For the optimal production scenario, we recommend at least three masters.
Maximum Number of Nodes in Cluster | Resource Requirements | AWS Equivalent |
---|---|---|
Up to 100 nodes (Kubernetes documentation) | 4 CPUs, 16G of RAM, 100G disk space | M4.xlarge |
Sizing the workers
Sizing any type of workers is a function of what you are going to run there and the sum of the limits of all those containers.
To run all the services shipped with Component Pack, we suggest at least three workers (each running one replica of each pod) with at least 8 cores and 32G of RAM (AWS equivalent would be m4.2xlarge type of instance). Remember that we are sizing for the scenario when everything is running using 100% capacity, not for the scenario to simply start the services without any load.

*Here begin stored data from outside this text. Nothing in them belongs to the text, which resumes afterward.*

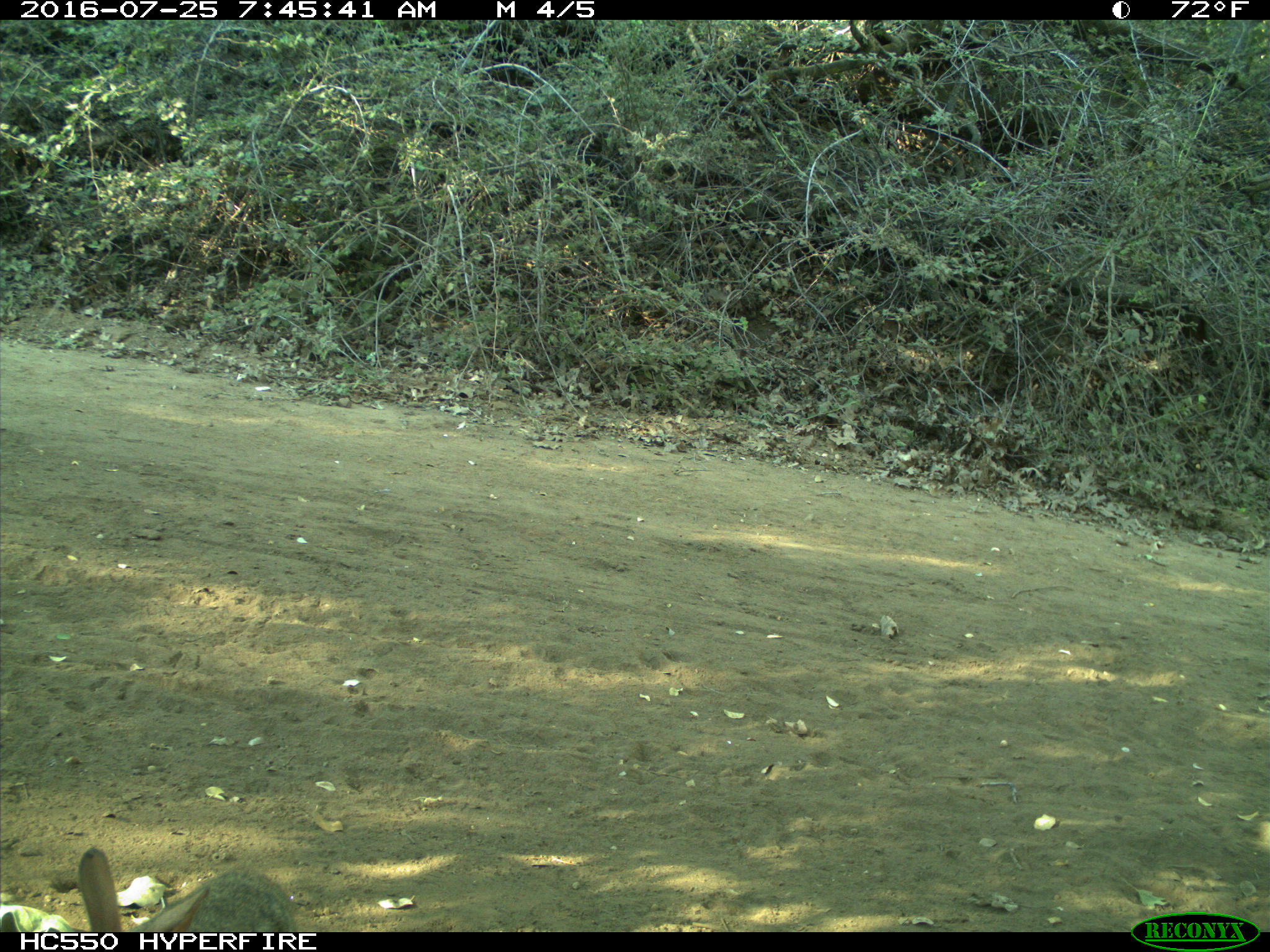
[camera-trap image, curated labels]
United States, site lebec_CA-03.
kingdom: Animalia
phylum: Chordata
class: Mammalia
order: Lagomorpha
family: Leporidae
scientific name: Leporidae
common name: rabbits and hares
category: unidentified rabbit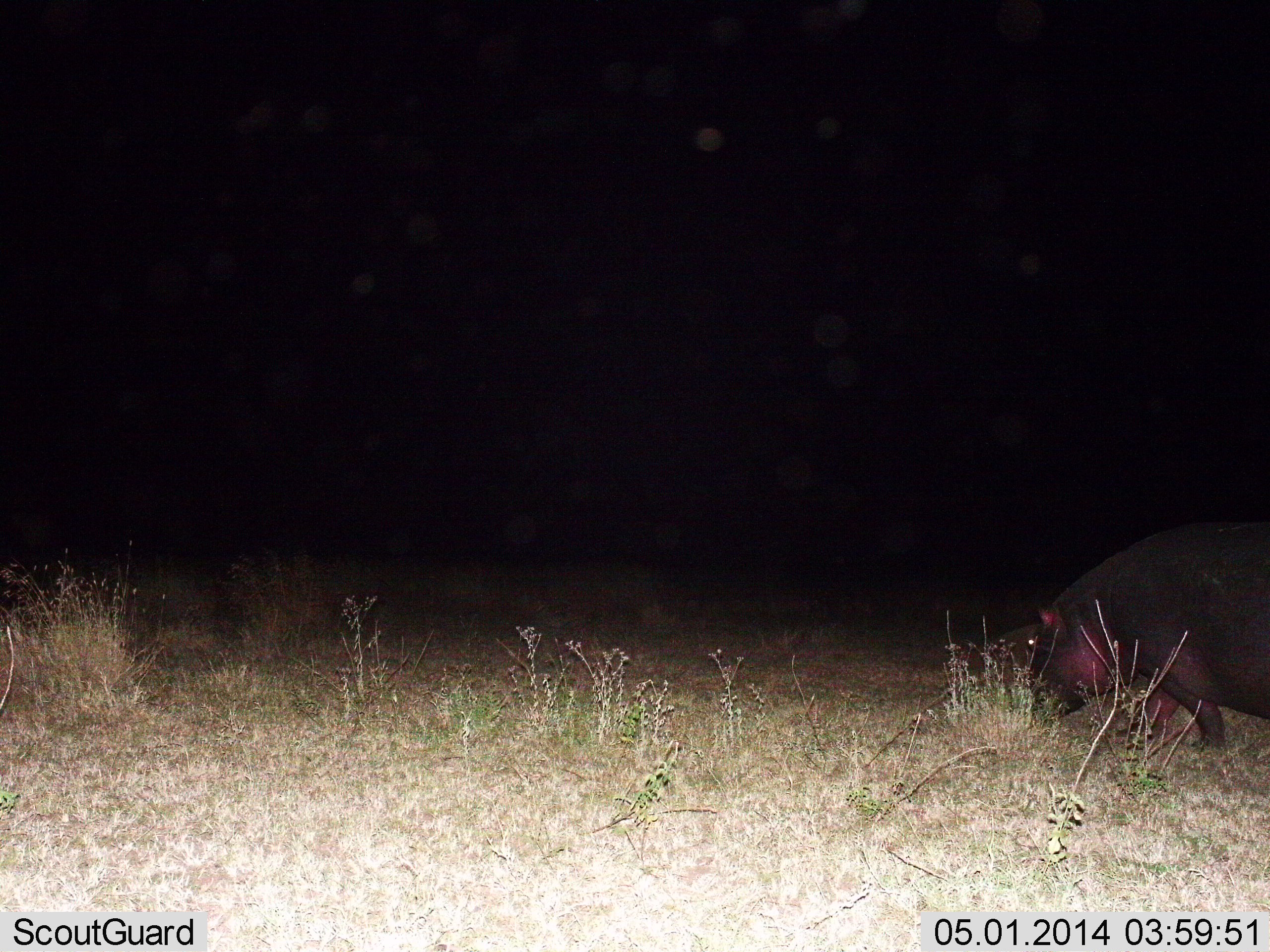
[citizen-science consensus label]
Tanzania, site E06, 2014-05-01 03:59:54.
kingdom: Animalia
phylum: Chordata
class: Mammalia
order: Artiodactyla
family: Hippopotamidae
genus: Hippopotamus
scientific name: Hippopotamus amphibius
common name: hippopotamus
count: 1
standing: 20%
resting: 0%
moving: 60%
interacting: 0%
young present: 0%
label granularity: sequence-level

However, if you start noticing any performance issues with resource usage, try creating another three infrastructure workers, which will automatically take over the load for everything tagged to run on infrastructure workers.
Sizing the storage
Persistent volumes are a firm requirement for Component Pack, but even without it, nodes need disk space for caching the images and maintaining normal system operation.
For normal system operation, it is best for each master to have at least 100G of dedicated disk space, and for each worker at least 150G of dedicated disk space.
For persistent volume storage (used for ElasticSearch, Customizer, MongoDB, Solr, and Zookeeper), we suggest at least 200G of storage.